Ángel Aristimuño, expreso político quien estuvo por un año detenido en una sede del PNB, exigió la instalación inmediata de una mesa técnica con expertos para revisar los expedientes, advirtiendo que la libertad de disentir no puede seguir siendo tratada como un delito en Venezuela.
“Hay personas que están injustamente detenidas, que tienen audiencias eternas, audiencias muy largas, sin sentencias, sin beneficios, sin un cambio de medida, y eso nos preocupa. Que en nuestro estado Monagas no haya debido proceso y no se esté avalando lo que es la debida amnistía. No solo vamos a dejar este documento aquí en la Defensoría del Pueblo, sino que en las próximas semanas estaremos acudiendo a distintos órganos correspondientes para que también se escuche la voz y el llamado de alerta que estamos generando”, declaró Aristimuño.
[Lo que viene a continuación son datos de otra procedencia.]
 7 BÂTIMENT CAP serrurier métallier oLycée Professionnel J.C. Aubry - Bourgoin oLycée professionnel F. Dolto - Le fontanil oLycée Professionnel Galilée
Aseguró que en la entidad oriental más de 35 presos políticos no han sido beneficiados con la Ley de Amnistía y son pocos los que han recibido libertad plena.
El dirigente político aprovechó la ocasión para denunciar el “atroz retraso procesal” que viven muchos presos comunes a quienes, a su juicio, no se les están respetando sus derechos judiciales, por lo que espera que la verdadera justicia empiece a reinar en los tribunales.
Por último, manifestó que la mayoría de los presos políticos tienen abogados públicos y no les permiten tener defensa privada, lo que limita considerablemente poder acelerar el proceso de la Ley de Amnistía.